Type 3 is caused by gram-negative rods, such as Vibrions. However, even methicillin-resistant Staphylococcus aureus (MRSA) or Escherchia coli have been reported as causative agents.1,3 In this case, the causative agents were not typical for the presented types. Therefore, an initial antibiotic therapy with broad spectrum antibiotics is essential for these patients.
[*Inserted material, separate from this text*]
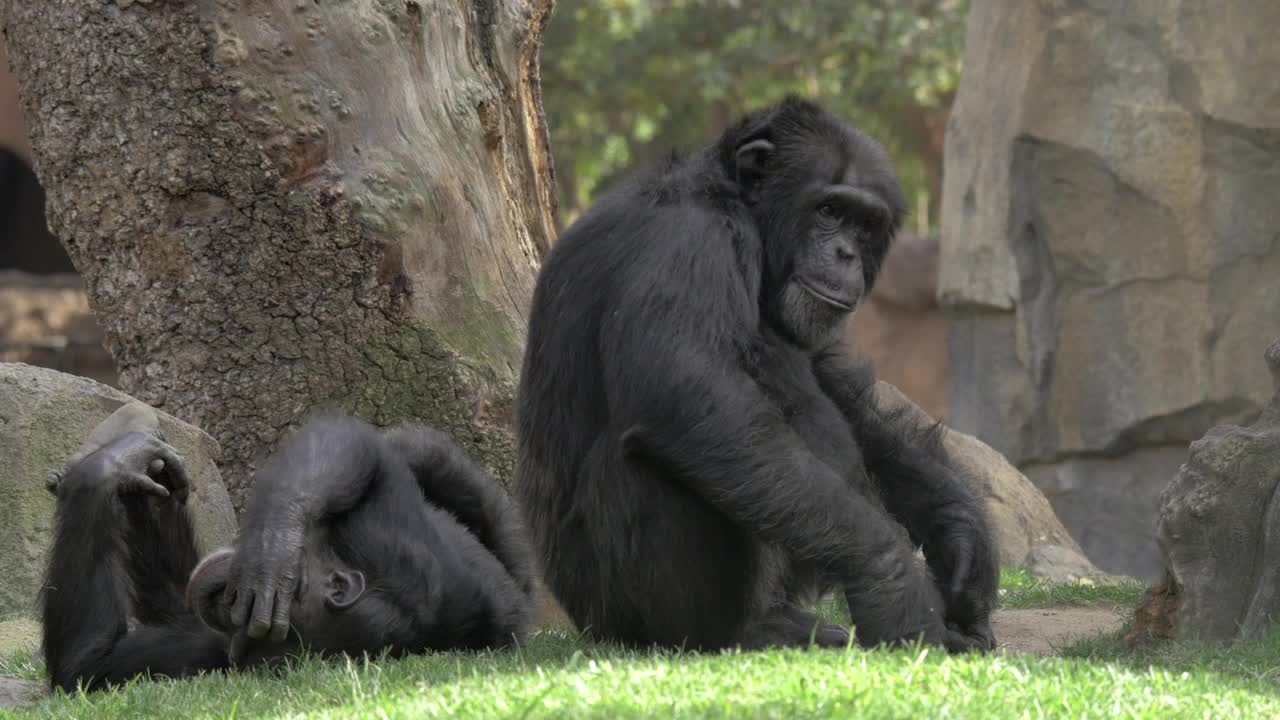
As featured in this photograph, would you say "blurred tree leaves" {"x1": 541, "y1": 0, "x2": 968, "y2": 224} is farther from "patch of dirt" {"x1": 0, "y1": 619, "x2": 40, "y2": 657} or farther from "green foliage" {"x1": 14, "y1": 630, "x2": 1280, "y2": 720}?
"green foliage" {"x1": 14, "y1": 630, "x2": 1280, "y2": 720}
Septic embolism is common, and in cases of persistent septicemia, further diagnostics should be performed to detect other abscess formations. To avoid long- term ICU stays, an early diagnosis is essential. Most likely, early diagnosis of the sacro-iliac abscess based on the history of chronic pain in combination with drug abuse could have shortened the patient`s hospital stay and avoided all complications. However, the clinical diagnosis of necrotizing fasciitis is sometimes not easy for emergency room physicians, and this disease may be primarily treated as superficial erysipelas. The use of the LRINEC (Laboratory Risk Indicator for Necrotizing Fasciitis) score, which was described by Wong et al. in 2004, may be helpful to detect necrotizing fasciitis.9 This score is based on the white blood cell count and the levels of C-reactive protein, hemoglobin, serum sodium, serum creatinine and serum glucosIe upon admission. In their 2013 review article, Wang et al. described that the most common symptoms are local swelling, erythema, fever and pain (in 82% of cases). The most common comorbidities are liver cirrhosis (47%) and diabetes mellitus II (39%). The mortality ranged up to 20% in a study group of 115 patients with necrotizing fasciitis. The researchers stated that a high index of suspicion is important in patients with existing co-morbidities and cutaneous findings, such as swelling or erythema. These results were also been described in the study by Goh et al.6,7

Drug abuse is related to many medical complications, which depend on the dose injected, drug type and delivery method. Various locations of abscesses arising after the injection of heroin and other drugs have been described.10,11 Sometimes i.v. drug users attempt to cannulate the femoral vein with their needles.11 When contaminated needles are used, the risk of an infection with HIV or hepatitis C increases, but even the risk of developing an abscess with fatal complications is high.

Conclusions

This report presents an interesting case of a young woman with sepsis and fulminant necrotizing fasciitis of the thigh following an abscess of the sacro-iliac joint. Particularly in patients with chronic drug abuse, attention should be paid because of the unusually sites for drug injection and the possible abscess locations. Use of the LRINEC- score upon admission and immediate diagnostics (MRI, CT or ultrasound) are necessary to detect necrotizing fasciitis, and radical surgical debridement should be performed. Septic embolism in immunosuppressed patients is common and should be diagnosed in cases of complications.